ExtraHop's New Take on App Monitoring

Extrahop's view of network trafficDespite decades of effort, troubleshooting applications is still hard. ExtraHop, which comes out of stealth today with the launch of its Application Delivery Assurance Appliance, thinks it’s got the answer. Backed with $1.5 million from Madrona Venture Partners, the 10-person company is capitalizing on recent increases in switch and processing capacity that make it possible to analyze all the traffic on a network.

Traditional IT wisdom says there are three basic ways to see what applications are doing: Put agents everywhere; ask the switches and routers what they see; or sniff the traffic on the wire. None is perfect. Agents consume CPU, and need care and feeding.  Switches are too busy forwarding packets to interpret what’s going on. And sniffing traffic means plugging in everywhere on the network, and drinking from a fire hose of bytes.

But networks and processors have come a long way. Now, switches are powerful enough to make a copy of all the traffic on a network without skipping a beat.

Companies like NetQOS and NetScout make products that capture and analyze traffic, but they mostly stop at the TCP layer. That can result in misleading diagnoses — such as thinking a server is responding quickly when in fact it’s returning an application error that the analyzer can’t see. “I think real-time visibility beyond L4 is the primary differentiator,” ExtraHop’s founder and CEO, Jesse Rothstein, told me.

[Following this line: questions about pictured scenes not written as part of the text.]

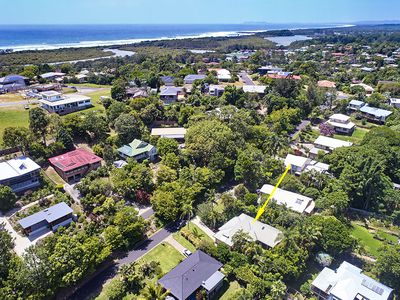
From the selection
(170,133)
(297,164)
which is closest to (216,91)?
(170,133)

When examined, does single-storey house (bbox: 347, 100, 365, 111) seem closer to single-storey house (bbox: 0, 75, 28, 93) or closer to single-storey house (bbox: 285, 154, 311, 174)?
single-storey house (bbox: 285, 154, 311, 174)

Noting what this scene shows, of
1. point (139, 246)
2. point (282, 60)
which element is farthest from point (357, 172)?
point (282, 60)

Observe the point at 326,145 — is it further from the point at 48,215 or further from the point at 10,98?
the point at 10,98

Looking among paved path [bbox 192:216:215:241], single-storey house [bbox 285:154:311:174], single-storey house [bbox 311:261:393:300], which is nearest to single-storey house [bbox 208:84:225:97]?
single-storey house [bbox 285:154:311:174]

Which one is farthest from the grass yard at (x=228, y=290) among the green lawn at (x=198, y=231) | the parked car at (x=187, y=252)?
the green lawn at (x=198, y=231)

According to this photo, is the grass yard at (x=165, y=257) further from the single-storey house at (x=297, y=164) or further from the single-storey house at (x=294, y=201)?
the single-storey house at (x=297, y=164)
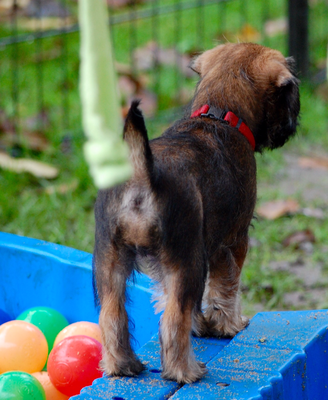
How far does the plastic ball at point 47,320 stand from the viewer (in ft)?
9.31

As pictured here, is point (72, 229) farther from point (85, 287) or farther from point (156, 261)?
A: point (156, 261)

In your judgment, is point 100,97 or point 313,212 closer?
point 100,97

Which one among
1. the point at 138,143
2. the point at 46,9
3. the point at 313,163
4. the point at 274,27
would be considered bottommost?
the point at 313,163

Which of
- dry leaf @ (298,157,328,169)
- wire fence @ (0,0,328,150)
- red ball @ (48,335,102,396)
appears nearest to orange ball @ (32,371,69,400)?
Result: red ball @ (48,335,102,396)

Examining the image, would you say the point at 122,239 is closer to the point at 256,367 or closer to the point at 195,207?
the point at 195,207

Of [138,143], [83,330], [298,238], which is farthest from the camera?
[298,238]

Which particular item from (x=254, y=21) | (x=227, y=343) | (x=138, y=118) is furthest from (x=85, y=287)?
(x=254, y=21)

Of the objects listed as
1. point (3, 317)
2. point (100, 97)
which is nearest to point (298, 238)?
point (3, 317)

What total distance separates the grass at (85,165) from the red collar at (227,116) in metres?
0.75

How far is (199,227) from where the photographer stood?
1.95 m

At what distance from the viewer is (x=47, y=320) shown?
2863mm

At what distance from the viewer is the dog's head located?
7.99ft

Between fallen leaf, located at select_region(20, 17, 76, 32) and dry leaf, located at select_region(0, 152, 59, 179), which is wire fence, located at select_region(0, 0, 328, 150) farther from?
dry leaf, located at select_region(0, 152, 59, 179)

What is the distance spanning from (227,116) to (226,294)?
2.38 ft
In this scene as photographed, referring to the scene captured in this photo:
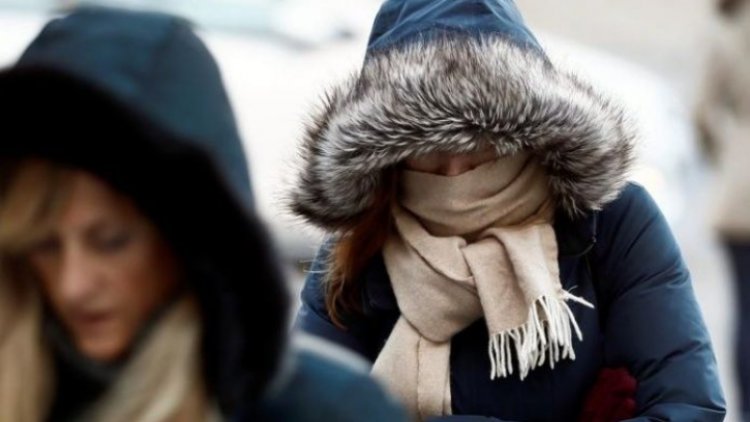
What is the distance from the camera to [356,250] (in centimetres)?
375

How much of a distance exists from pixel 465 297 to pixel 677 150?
6.57 m

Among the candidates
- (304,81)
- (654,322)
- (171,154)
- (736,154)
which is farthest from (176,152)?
(304,81)

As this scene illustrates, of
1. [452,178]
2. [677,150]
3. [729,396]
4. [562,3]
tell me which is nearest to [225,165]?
[452,178]

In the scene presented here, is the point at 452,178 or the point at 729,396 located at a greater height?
the point at 452,178

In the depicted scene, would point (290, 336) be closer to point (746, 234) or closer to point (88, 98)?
point (88, 98)

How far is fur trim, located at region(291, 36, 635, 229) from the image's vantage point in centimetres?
359

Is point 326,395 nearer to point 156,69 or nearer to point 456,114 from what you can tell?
point 156,69

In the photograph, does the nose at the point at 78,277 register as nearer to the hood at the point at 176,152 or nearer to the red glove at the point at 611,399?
the hood at the point at 176,152

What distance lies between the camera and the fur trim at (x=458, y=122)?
3.59 metres

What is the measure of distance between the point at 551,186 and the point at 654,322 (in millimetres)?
310

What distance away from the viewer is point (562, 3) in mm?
18844

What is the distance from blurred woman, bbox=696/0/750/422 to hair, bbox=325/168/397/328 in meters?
2.79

Interpreting application conversations in real time takes powerful computation. ExtraHop’s team, whose skills were honed at F5 Networks (s ffiv), seems up to the task: John Tharp, a strategic monitoring engineer at spend management SaaS firm Concur, has been trying a beta of the product on a network with 650 devices and 500 Mbps of traffic. “We’ve been able to see problems easily — things like virtual switches dropping packets internally,” said Tharp.

To pull this off, ExtraHop’s appliance creates a “Cliff’s Notes” of each transaction it sees. For example, it might see a database query and record how long it took, what table was accessed, and any errors. These transactions are kept for 30 days in a data store custom-built for the job. “We had to rebuild it from scratch several times before we got it right,” said Rothstein.

The company still has work to do. Its appliance is missing some key features, like expert systems, better auto-configuration, and the ability to read encrypted data. And the number of protocols is limited. “I wish it had VoIP and iSCSI support,” said Tharp. But ExtraHop may be on to something: Networks that can create a copy of everything without slowing down change how we think about data capture, and as a result, about how we monitor applications.